Required work:
Copy out every line of the listing below word for word, omitting the pictures.

++++ Extracted data ++++

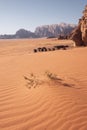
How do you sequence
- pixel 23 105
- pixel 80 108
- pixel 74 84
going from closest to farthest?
pixel 80 108
pixel 23 105
pixel 74 84

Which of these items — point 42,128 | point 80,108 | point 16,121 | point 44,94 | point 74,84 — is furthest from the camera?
point 74,84

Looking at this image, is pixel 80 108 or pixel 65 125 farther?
pixel 80 108

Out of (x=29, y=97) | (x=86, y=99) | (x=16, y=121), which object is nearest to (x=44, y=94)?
(x=29, y=97)

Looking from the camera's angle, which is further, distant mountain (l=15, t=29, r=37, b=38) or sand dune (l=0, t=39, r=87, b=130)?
Answer: distant mountain (l=15, t=29, r=37, b=38)

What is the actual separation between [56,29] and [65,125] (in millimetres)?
165612

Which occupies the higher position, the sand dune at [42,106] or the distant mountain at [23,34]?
the sand dune at [42,106]

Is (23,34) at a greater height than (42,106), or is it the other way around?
(42,106)

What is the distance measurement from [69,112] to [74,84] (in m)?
2.12

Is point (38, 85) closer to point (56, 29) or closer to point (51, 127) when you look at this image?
point (51, 127)

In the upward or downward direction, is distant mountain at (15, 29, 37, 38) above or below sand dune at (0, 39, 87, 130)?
below

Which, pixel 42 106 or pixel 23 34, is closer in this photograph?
pixel 42 106

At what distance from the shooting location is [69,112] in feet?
13.2

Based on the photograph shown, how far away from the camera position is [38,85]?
544 cm

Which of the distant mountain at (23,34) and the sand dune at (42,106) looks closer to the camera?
the sand dune at (42,106)
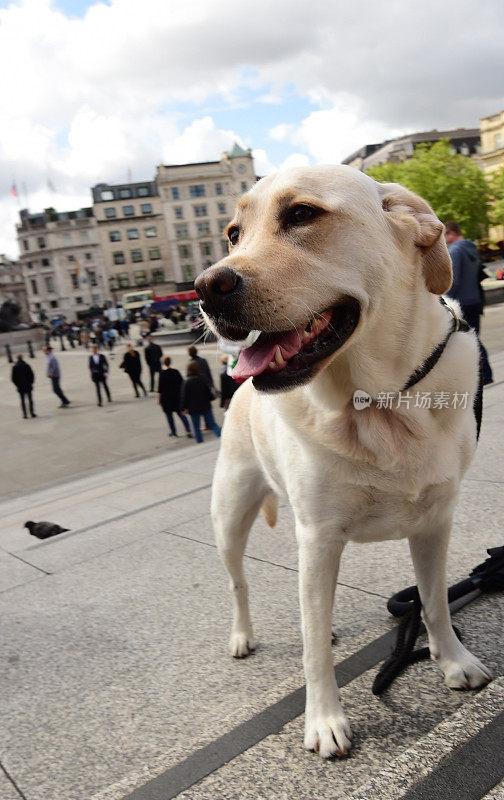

++++

Exercise result:
How do you sequence
- pixel 23 105
- pixel 80 108
- pixel 74 84
going from closest to farthest?
pixel 80 108
pixel 23 105
pixel 74 84

Which of these items — point 42,128 | point 80,108 | point 16,121 | point 44,94 | point 74,84 — is furthest from the camera?
point 74,84

Looking at this image, is pixel 80 108 or pixel 65 125 farther?
pixel 80 108

Out of (x=29, y=97) | (x=86, y=99) | (x=16, y=121), which object is nearest to (x=44, y=94)?
(x=29, y=97)

Looking from the camera's angle, which is further, distant mountain (l=15, t=29, r=37, b=38) or sand dune (l=0, t=39, r=87, b=130)?
Answer: distant mountain (l=15, t=29, r=37, b=38)

What is the actual separation between [56,29] and [65,125] (in millimetres)?
165612

Which occupies the higher position, the sand dune at [42,106] or the distant mountain at [23,34]?
the sand dune at [42,106]

Is (23,34) at a greater height than (42,106), or is it the other way around?
(42,106)

What is the distance measurement from [69,112] to [74,84] (in m)?
2.12

Is point (38, 85) closer to point (56, 29) or closer to point (51, 127) when you look at this image?
point (51, 127)

In the upward or downward direction, is distant mountain at (15, 29, 37, 38) above or below sand dune at (0, 39, 87, 130)?
below

Which, pixel 42 106 or pixel 23 34, is closer in this photograph?
pixel 42 106

At what distance from the shooting location is [69,112] in feet?
13.2

Based on the photograph shown, how far away from the camera position is [38,85]?
544 cm

Which of the distant mountain at (23,34) and the sand dune at (42,106) looks closer to the camera?
the sand dune at (42,106)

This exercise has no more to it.